Section 2: Security and compliance (12 questions)

  1. Provide the most recent SOC 2 Type II report (or ISO 27001, depending on jurisdiction). Date of issue and date of next audit.
  2. List the data centers and regions where customer data is processed. Confirm where our data would specifically reside.
  3. Describe tenant isolation at the data, retrieval, and prompt layers. Provide an architecture diagram.
  4. How are customer credentials and secrets stored? Provide the KMS or vault solution and the rotation policy.
  5. Does the platform train its own models on customer data?
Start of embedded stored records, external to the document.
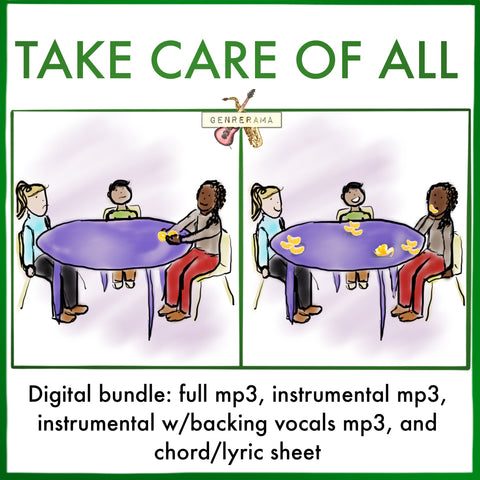 """Take Care of All"" Bundle *DIGITAL DOWNLOAD*"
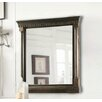 """Legion Furniture 24"""" Bathroom Vanity Mirror"""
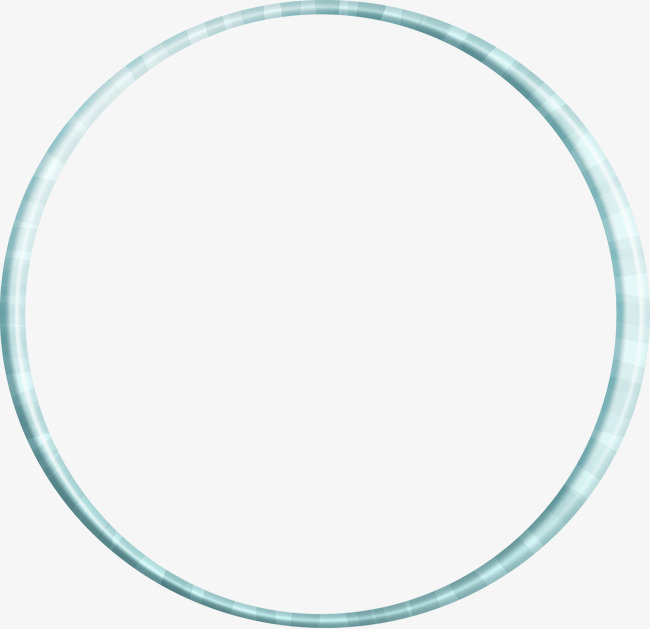 650x629 Beautiful Blue Ring, Blue Circle, Pretty Ring, Ring Png Image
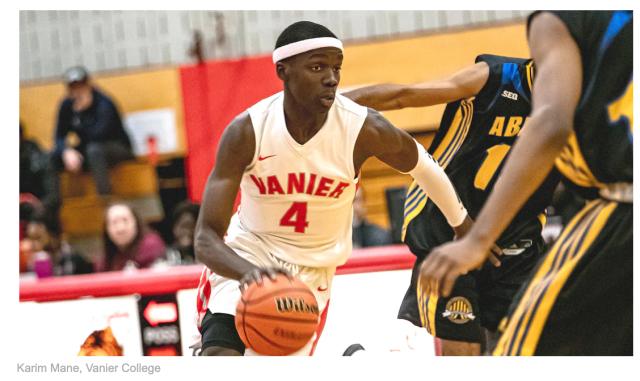 Vanier student Karim Mane is going to the NBA.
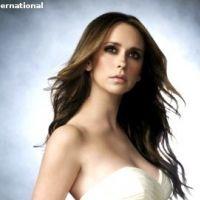 Jennifer Love Hewitt  ... Elle ne sera finalement pas dans New York Unite spéciale saison 13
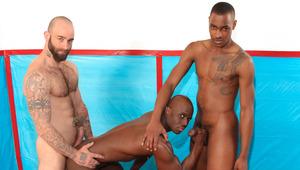 Athletes Sam & Tyson take coach Jay on the wrestling mat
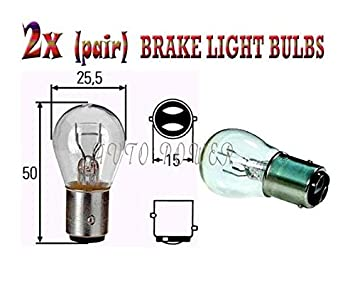 Change Broken Rear Stop Tail Brake Bulbs 380 12V P21//5W Long Life Mot Reg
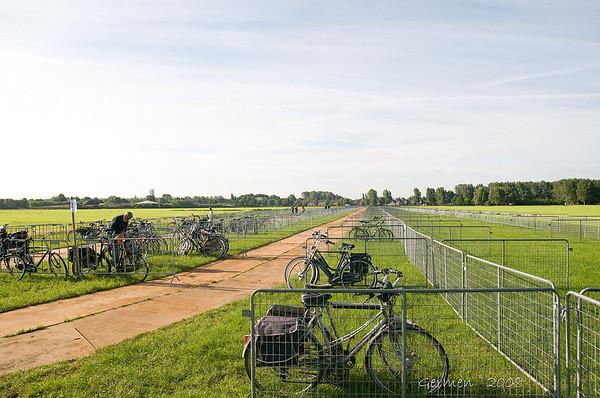 OpenDagen 2008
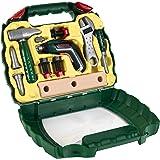 Klein 8394 Mallette outils Bosch avec visseuse Ixolino II | Nombreux accessoires | Visseuse avec fonctions électroniques et e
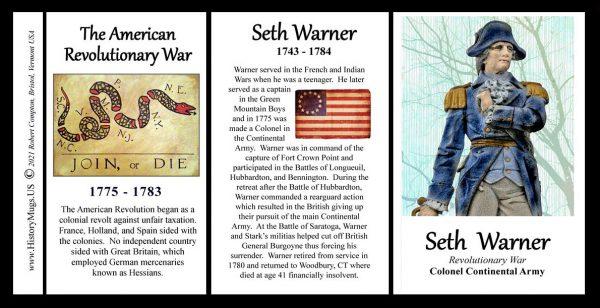 Seth Warner, American Revolutionary War biographical history mug tri-panel.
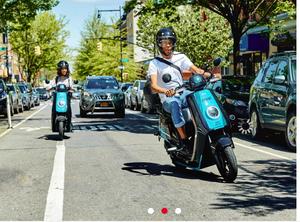 Niu–Aktie: Profiteur der E‑Mobility‑Welle – Kauflimit!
If yes, how does opt-out work? If no, is this contractually enforced?
  6. Provide the audit log API specification, including: events captured, retention, access controls, and a sample response for a single agent run.
  7. How does the platform handle GDPR data subject access requests, deletion requests, and data export requests? Provide the API and response SLA.
  8. Describe the incident response process. RTO and RPO commitments? Mean time to notify customers of a security incident?
  9. What is the platform's policy and tooling for prompt injection defense? Cite OWASP LLM Top 10 controls you address (OWASP, 2025).
  10. How does the platform handle PII detection and redaction in agent inputs and outputs?
  11. What encryption is used at rest and in transit? Specify cipher suites and key management.
  12. Provide your most recent penetration test summary. Date, scope, summary of findings, remediation status.

Section 3: Integrations and data (10 questions)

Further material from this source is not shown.